Wir möchten auf Folgendes aufmerksam machen:
Das Land & der Bund sind im Kontext der Orts“durchfahrung“ nicht bereit, auf Ihre Sorgen als Gemeindevertreter einzugehen und Ihren Vorschlägen für ein neues Planungsverfahren zu folgen. Umgekehrt sind die Sie als Gemeindevertreter auch nicht gebunden an die Bebauungsvisionen des Landesentwicklungsplanes Hauptstadtregion (LEP HR). Dazu kommt, dass im LEP HR und dem Achsenentwicklungskonzept Ahrensfelde - Werneuchen (AEK) geschrieben steht, dass bestimmte Bauprojekte weder raum- noch ressourcenschonend sind. Und weiter: Eine Satellitenstadt wie Neu-Lindenberg sollte nicht weiter ausgebaut werden, solange nicht eine Analyse möglicher Folgeschäden vorliegt. Einigen von Ihnen dürfte dieser Hinweis bekannt sein. Zukunftsaufgaben wie Klimafolgenanpassung, demographischer Wandel, Teilhabe, Energie-, Wärme-, Mobilitätswende sollten ebenfalls berücksichtigt werden. Wir stellen infrage, ob die vorhandenen Infrastrukturkapazitäten – insbesondere die Wasser- und Abwasserversorgung in Neu-Lindenberg - für eine weitere städtebauliche Entwicklung überhaupt ausreichend sind oder kostenintensive Neubaumaßnahmen erforderlich wären?

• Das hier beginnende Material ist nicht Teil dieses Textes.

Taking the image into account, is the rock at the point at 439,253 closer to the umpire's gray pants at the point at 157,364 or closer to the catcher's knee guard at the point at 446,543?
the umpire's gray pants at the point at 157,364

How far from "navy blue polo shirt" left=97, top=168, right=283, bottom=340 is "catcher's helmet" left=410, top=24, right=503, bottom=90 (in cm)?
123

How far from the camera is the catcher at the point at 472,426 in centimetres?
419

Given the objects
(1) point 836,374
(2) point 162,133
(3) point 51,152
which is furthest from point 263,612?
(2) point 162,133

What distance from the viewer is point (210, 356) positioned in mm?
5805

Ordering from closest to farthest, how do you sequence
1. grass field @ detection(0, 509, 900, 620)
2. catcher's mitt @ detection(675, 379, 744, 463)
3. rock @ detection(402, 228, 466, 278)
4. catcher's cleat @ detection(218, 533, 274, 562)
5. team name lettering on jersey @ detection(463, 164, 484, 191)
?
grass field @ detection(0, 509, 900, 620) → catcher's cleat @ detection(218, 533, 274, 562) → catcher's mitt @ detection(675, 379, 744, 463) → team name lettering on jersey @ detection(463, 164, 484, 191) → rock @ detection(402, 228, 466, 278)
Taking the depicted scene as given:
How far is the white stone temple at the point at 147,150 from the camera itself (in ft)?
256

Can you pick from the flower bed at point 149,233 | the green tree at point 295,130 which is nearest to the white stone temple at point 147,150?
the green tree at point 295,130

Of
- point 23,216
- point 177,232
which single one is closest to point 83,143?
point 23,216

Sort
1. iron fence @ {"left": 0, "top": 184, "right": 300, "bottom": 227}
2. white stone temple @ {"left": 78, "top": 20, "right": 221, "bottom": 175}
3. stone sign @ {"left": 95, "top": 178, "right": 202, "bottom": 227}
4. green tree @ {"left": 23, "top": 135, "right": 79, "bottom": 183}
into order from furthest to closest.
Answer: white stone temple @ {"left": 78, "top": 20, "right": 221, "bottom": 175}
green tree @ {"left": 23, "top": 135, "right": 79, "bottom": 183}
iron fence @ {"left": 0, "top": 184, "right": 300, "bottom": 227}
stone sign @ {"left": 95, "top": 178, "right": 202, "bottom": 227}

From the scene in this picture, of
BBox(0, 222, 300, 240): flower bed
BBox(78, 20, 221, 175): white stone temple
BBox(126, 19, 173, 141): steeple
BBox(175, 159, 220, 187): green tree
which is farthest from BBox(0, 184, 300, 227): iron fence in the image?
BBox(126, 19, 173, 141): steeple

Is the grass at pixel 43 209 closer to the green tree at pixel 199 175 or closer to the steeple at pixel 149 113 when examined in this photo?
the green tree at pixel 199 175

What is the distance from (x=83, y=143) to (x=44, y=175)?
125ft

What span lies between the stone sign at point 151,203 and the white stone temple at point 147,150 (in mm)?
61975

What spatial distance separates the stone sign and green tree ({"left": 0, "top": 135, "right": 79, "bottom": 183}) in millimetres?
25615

Nutzen Sie hier Ihre Möglichkeiten. Verwehren auch Sie Ihre
Zustimmung zu weiteren Wohngebieten.
Wir appellieren an
Sie: Ahrensfelde ist dicht! Hier geht nichts mehr!
- Das
geplante Gymnasium an der Ulmenallee soll auf der Grundlage des Kita- und
Schulentwicklungsplanes Barnim und des darin u.a. identifizierten Bedarfes für
den Süd-Barnim entstehen. Um das Schulgrundstück dafür von der EKBO zu
erwerben, musste - so die Begründung des Bürgermeisters - der Bedingung der
EKBO entsprochen werden, dass Wohngebiet an der Lindenberger Straße zu
errichten.
Wie nunmehr Herr Schwarz auf der Ortsbeiratssitzung in Lindenberg am 23.03.2023
darstellte, seien neue Wohngebiete notwendig, um die benötigten
Schülerzahlen für das künftige Gymnasium zu akquirieren. Dabei soll doch die
EKBO darauf gedrängt haben, ein Wohngebiet errichten zu können. Hat der
Bürgermeister etwa die Einwohner der Gemeinde im Kontext der Bürgerbefragung
belogen? War die nunmehr mögliche Errichtung des Wohngebietes vielmehr eine
Offerte der Gemeinde an die EKBO?
Mit der Aussage von Herrn Schwarz ergibt sich eine völlig neue Perspektive zum
grundsätzlichen Erfordernis eines neuen Gymnasiums! Dies entspricht offenbar
auch der Ansicht des Brandenburger Innenministeriums, das lt. MOZ vom 31.1.2023
den Barnimer Kreishaushalt u.a. auf Grund fehlender Schülerentwicklungszahlen
bis 2030 nicht genehmigen will. Nun wird klar, warum im Eiltempo weitere Wohngebiete
entstehen sollen. Wir brauchen Zuzug und somit mehr Schüler. Wie lange wollen sie dieses System
noch befürworten. Zuzug bringt einen Rhythmus mit sich, der nicht mehr
kontrollierbar ist. Zuzug bedeutet, dass es folglich von allem mehr geben
muss: Mehr Kitas, mehr Schulen, mehr Ärzte, mehr Einkaufsmöglichkeiten, mehr
Straßen etc. Diese Entwicklung würde letztendlich dazu führen, dass die
Gemeinde Ahrensfelde so wie wir sie heute kennen und lieben nicht mehr
existieren würde. Wir wären dann eine Kleinstadt mit vielen Menschen in vielen Häusern
und vielen Wohnungen. Was allerdings immer fehlen wird, ist die nötige Infrastruktur,
die sich nicht so einfach realisieren lässt.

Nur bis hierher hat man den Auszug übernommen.